(Beginning of DATASET EXCERPT)

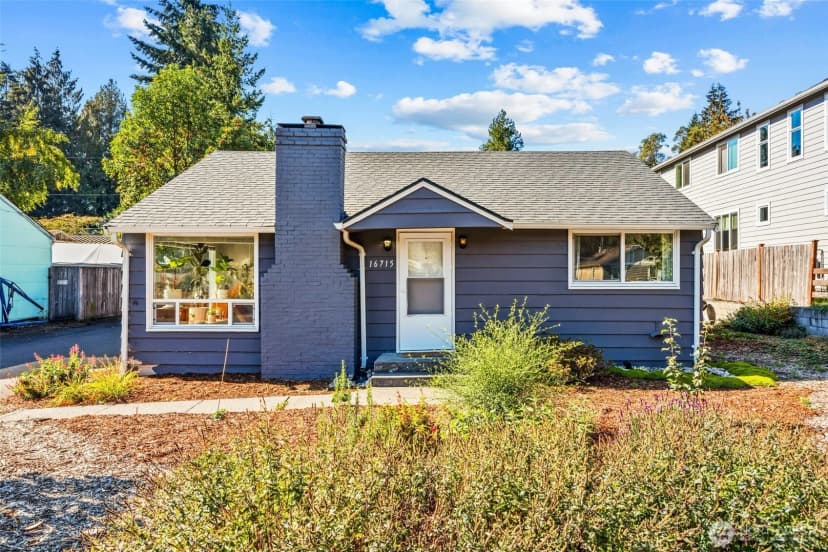 Property photo for 16715 8th Avenue Ne, Shoreline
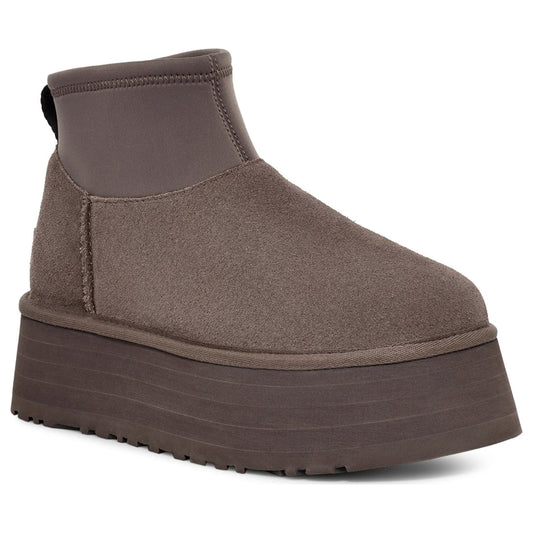 classic mini dipper warm boots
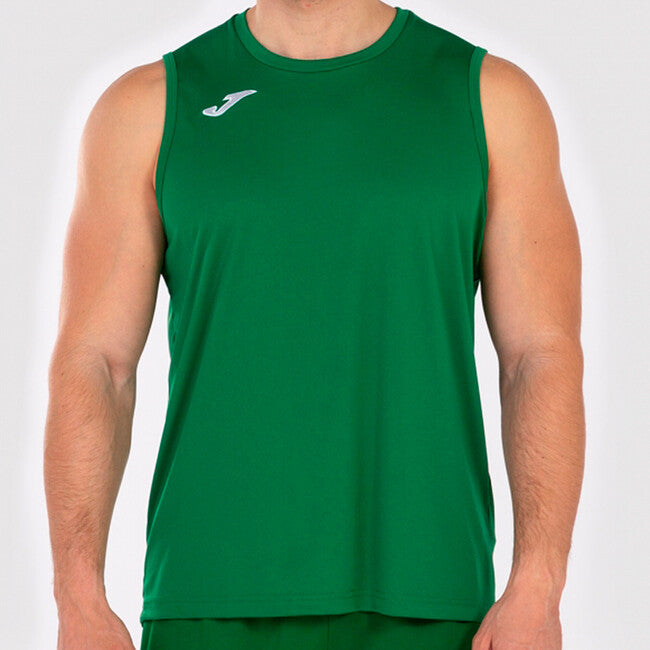 T-SHIRT SUIT BASKET GREEN S / M GREEN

(End of DATASET EXCERPT)

REQUIRED WORK – Copy all the lines of data exactly as they appear, dropping any images.

WRITTEN RESPONSE –
 Property photo for 16715 8th Avenue Ne, Shoreline
 classic mini dipper warm boots
 T-SHIRT SUIT BASKET GREEN S / M GREEN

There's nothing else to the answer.